While the personas are strong, I would be negligent to forget that Watson, just as he contains many stories and voices, contains many modes. His lyrics are as delightful and surprising as many of the more celebrated and “surreal” poets without being nearly as elusive or arbitrary. His poem “Kissing in Wind,” begins by telling us, “The wind we pull into our lungs, my cat, / Is the breath of penguins, a Tibetan Yak.” Now all good lyric poems seem a bit like comets to me, but many of them are only viewable from a distance, beautiful but unknowable, impenetrable. That’s a shame when there are writers like Watson, who makes comets we can ride inside while he drives. Another of many great lyric poems included is “The Blue Whale,” a lyric meditation that manages to be emotionally and morally complex while it also stays very simple in its language and listing of facts about the world’s largest animal.
Three hugest dinosaurs do not outweigh
That one hundred foot long whale who will strain
The sea for krill, four tons a day. Svend Foyn,
A man, found how to blow its twenty pound brain
To rice and still its thousand pound heart
For its forty thousand pounds of oil. Soon
The blue whale fewer than the whooping crane
Will be, who is a useless bird. Of old,
Churchmen said the devil was like a whale.
Soon we can sail dry seas empty of all
Monstrosities, and man alone can strain
The little krill, all food, thought for his brain.
There’s life some say in smallest grains of rice.
Man must eat; killing is not good, not evil.
After waters are plundered as well as land,
I will think
Of Svend Foyn who destroyed the devil,
A one hundred and fifty ton, toothless blue whale.

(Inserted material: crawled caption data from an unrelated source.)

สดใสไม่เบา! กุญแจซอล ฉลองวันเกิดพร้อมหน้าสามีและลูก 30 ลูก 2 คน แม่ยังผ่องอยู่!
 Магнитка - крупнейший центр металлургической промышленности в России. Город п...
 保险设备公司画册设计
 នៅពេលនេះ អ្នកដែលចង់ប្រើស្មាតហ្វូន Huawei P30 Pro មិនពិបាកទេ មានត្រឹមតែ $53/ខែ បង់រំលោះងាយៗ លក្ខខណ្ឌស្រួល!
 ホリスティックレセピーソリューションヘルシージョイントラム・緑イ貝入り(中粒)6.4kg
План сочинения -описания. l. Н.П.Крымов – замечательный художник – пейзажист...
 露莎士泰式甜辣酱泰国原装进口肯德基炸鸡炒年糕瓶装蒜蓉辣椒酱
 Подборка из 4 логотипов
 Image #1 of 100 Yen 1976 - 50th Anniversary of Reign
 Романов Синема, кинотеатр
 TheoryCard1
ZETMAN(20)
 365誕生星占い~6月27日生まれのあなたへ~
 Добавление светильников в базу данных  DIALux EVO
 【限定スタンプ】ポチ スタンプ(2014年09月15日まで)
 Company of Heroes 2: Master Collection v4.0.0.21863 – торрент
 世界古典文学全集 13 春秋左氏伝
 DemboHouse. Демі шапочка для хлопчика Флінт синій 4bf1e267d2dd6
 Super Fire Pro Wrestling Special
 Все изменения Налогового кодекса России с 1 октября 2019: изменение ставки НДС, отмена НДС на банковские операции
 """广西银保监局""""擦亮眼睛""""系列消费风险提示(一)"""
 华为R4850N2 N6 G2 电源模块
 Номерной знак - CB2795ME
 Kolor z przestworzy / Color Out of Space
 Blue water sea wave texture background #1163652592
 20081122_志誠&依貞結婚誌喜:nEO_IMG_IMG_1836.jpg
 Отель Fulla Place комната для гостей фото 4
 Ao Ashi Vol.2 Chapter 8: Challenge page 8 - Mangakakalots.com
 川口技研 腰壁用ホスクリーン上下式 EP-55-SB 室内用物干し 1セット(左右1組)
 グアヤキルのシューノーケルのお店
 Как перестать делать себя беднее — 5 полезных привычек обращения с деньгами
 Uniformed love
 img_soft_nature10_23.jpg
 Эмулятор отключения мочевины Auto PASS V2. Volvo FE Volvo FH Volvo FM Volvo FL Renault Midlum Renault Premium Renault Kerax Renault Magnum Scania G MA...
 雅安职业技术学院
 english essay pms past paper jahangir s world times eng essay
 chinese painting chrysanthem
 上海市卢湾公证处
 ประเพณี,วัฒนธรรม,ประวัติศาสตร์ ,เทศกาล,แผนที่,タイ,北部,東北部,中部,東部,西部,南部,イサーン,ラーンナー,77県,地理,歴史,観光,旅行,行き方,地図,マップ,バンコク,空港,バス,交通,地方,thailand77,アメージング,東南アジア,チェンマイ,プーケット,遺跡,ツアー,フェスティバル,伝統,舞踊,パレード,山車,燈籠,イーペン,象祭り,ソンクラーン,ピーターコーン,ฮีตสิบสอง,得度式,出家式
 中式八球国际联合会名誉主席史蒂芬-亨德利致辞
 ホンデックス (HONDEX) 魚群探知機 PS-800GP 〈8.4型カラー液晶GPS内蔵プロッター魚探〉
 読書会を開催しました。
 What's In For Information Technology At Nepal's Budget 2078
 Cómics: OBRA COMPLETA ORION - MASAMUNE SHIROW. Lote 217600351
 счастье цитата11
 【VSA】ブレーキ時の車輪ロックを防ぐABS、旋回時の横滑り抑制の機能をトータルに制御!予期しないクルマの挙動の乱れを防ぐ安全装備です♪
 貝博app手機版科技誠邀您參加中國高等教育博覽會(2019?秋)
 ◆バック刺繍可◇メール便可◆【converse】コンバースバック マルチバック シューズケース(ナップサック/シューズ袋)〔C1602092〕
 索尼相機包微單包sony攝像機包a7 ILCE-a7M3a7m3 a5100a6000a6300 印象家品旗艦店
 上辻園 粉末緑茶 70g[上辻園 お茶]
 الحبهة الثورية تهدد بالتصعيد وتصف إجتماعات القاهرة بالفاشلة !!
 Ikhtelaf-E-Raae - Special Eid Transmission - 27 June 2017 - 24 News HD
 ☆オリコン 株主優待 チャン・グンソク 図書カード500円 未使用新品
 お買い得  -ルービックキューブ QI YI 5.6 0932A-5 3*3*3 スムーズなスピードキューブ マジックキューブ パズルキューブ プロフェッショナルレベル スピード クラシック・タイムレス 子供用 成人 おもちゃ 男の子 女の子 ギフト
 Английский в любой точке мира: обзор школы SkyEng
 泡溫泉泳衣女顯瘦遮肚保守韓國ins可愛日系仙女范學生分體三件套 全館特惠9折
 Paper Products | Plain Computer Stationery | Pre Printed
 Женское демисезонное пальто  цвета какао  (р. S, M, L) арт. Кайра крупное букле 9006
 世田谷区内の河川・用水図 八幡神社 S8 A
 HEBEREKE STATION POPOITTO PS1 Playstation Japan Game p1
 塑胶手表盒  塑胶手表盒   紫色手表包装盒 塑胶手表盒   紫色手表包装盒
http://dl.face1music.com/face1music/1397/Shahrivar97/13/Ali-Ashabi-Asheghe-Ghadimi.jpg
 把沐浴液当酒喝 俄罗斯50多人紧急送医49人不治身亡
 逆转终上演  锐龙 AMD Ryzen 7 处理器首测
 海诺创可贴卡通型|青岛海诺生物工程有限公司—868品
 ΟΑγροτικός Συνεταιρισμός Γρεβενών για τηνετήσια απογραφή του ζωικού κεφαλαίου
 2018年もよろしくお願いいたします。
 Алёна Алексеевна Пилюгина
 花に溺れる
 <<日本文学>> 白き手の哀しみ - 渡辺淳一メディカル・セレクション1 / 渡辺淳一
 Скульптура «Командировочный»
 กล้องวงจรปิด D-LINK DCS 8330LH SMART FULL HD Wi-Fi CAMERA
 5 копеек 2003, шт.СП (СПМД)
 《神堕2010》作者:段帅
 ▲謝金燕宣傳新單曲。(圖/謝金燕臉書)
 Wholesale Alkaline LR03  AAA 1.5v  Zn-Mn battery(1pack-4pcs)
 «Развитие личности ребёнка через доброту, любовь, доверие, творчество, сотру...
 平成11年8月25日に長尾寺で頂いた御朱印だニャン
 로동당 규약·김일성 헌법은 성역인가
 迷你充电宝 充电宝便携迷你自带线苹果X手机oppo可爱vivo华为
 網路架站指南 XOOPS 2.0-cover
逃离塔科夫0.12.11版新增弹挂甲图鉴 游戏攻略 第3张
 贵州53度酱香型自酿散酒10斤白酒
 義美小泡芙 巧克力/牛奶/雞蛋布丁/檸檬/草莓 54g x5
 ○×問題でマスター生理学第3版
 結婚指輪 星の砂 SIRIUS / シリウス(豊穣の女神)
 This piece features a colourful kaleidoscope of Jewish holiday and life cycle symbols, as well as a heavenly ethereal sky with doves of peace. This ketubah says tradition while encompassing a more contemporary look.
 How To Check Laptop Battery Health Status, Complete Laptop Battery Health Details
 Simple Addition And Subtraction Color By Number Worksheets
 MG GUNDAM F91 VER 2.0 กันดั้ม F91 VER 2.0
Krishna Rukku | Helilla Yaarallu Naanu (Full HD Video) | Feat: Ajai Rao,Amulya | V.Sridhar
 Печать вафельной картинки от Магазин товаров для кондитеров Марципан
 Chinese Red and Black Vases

There is final major thing to note in Watson’s style which can be seen at work in “The Blue Whale” and adds one more facet to already wonderful poems: his love of sounds and end rhyme that is always applied with a light touch. Though it’s a little more obvious in earlier poems, the whole collection is full of irregular rhyme schemes and couplets sporadically inserted for the little zings of pleasure they provide. In poems such as “Afternoons and Evenings” we see the author’s zestful wordplay sneak into a wearied speaker as he says things like “My wanderlust has lost its lust” or an entire stanza (centrally-located) composed of the same line repeated three times: “Christ, I need a day off.” These moments supply a little jolt, but leave before overstaying their welcome. In the work of many poets, it’s possible to drift off, distracted by your own thoughts. There is no such monotony here.
The Collected Poems of Robert Watson can be tender, callous, sympathetic, or mine darkness where we’d be afraid to go alone (and Watson owns those dark voices, not simply content to discuss a concept). When he wants it, the poems are extremely tight and formal; more than a handful of traditional formal poems appear, but other times he chooses to be reckless, wild and free. Christmas in Las Vegas alone would be worth the price of this book, but the astonishing truth is that there is not a single filler poem in here. An impressive enough feat in a single collection of poetry or a selected works, but in a complete works such as this, it’s miraculous.